WHAT THE EXERCISE ASKS:
Copy out each of the items below word for word.

INPUT DATA:
============================================================

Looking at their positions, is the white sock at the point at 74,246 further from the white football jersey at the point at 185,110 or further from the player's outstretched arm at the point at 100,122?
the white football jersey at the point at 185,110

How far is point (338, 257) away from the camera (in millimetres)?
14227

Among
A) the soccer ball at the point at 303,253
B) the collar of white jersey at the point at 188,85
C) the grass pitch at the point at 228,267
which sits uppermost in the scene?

============================================================

RESULT OF THIS EXERCISE:
Looking at their positions, is the white sock at the point at 74,246 further from the white football jersey at the point at 185,110 or further from the player's outstretched arm at the point at 100,122?
the white football jersey at the point at 185,110

How far is point (338, 257) away from the camera (in millimetres)?
14227

Among
A) the soccer ball at the point at 303,253
B) the collar of white jersey at the point at 188,85
C) the grass pitch at the point at 228,267
which sits uppermost in the scene?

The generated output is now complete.